Aufgabe: Führe das folgende Interview über das ehemalige Rasspe-Gelände in Solingen im Anschluss an seinen letzten Satz weiter.

Textabschnitt:
Frank Balkenhol 100 Prozent digitaler Gewerbestandort

Solingen · Das ehemalige Rasspe-Gelände in der Kohlfurth wird zu einem Zukunftsstandort entwickelt. Ein Interview mit Frank Balkenhol, Geschäftsführer der Wirtschaftsförderung.

 Frank Balkenhol, Geschäftsführer der Wirtschaftsförderung.

Frank Balkenhol, Geschäftsführer der Wirtschaftsförderung.

Foto: mak (archiv)

Auf dem ehemaligen Rasspe-Gelände in der Kohlfurth gehen die Schadstoffuntersuchungen weiter. Künftig, voraussichtlich im Laufe des Jahres 2018 oder aber ab 2019, wollen Sie dort innovative Unternehmen ansiedeln. Aus welcher Branche konkret sollen die kommen?

Balkenhol Die Grundidee ist zunächst wichtiger als eine bestimmte Branche. Wir werden hier keinen Paletten-Lagerstandort oder ein herkömmliches Gewerbegebiet entwickeln. Unsere Grundidee wird geprägt von der Tatsache, dass wir in einer Zeit leben, in der alles, was digitalisiert werden kann, auch digitalisiert werden wird. In der Industrie, bei den Dienstleistungen und vor allem auch bei der Mobilität. Hierfür brauchen wir einen Zukunftsstandort, an dem unsere Wirtschaft Lösungen entwickeln und anwenden kann. Eher also einen 100 Prozent digitalen Gewerbestandort. Hier soll sich unter anderem mit den Fragen zur neuen Mobilität beschäftigt werden, die wiederum auch stark mit der Automotive-Industrie aber auch dem ÖPNV verbunden sind.

Alles neue Firmen von auswärts oder haben schon in Solingen beheimatete Unternehmen an Ihre Tür geklopft, um nach Stöcken 17 umzuziehen?

Balkenhol Beides. Vor allem für das denkmalgeschützte Verwaltungsgebäude gibt es schon konkrete Mietanfragen. Aber: Wir revitalisieren hier mit viel Engagement und hohem finanziellem Einsatz einen Standort, der vor allem mit seinem zukünftigen Profil gezielt Firmen aus Solingen und von auswärts ansprechen wird. Im Moment ist der Standort aber noch gar nicht dafür hergerichtet, weshalb es für konkrete Benennungen noch zu früh ist.

100 Prozent digital lautet das Motto für das 6,5 Hektar große Gelände. Was meinen Sie damit?

Aufgeführte Zeilen:
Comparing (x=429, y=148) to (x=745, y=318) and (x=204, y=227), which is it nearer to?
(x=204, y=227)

* * *

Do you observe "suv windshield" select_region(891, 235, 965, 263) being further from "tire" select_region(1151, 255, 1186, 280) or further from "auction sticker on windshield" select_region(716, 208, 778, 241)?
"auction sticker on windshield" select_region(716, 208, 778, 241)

Lösung:
Balkenhol Nun, das geht in zwei Richtungen. Eine Voraussetzung ist die notwendige Glasfaserversorgung an diesem Standort. Diese ist für die Zukunft sichergestellt. Zum anderen streben wir wie geschildert an, dass sich dort insbesondere Firmen ansiedeln sollen, die sich auch unter wirtschaftlichen Aspekten mit dem Thema der Digitalisierung auseinandersetzen wollen. Unser Oberbürgermeister spricht daher von einem bergischen Silicon Valley. Das zeigt doch recht anschaulich die Richtung auf.

Wie viele Arbeitsplätze könnten in Stöcken entstehen?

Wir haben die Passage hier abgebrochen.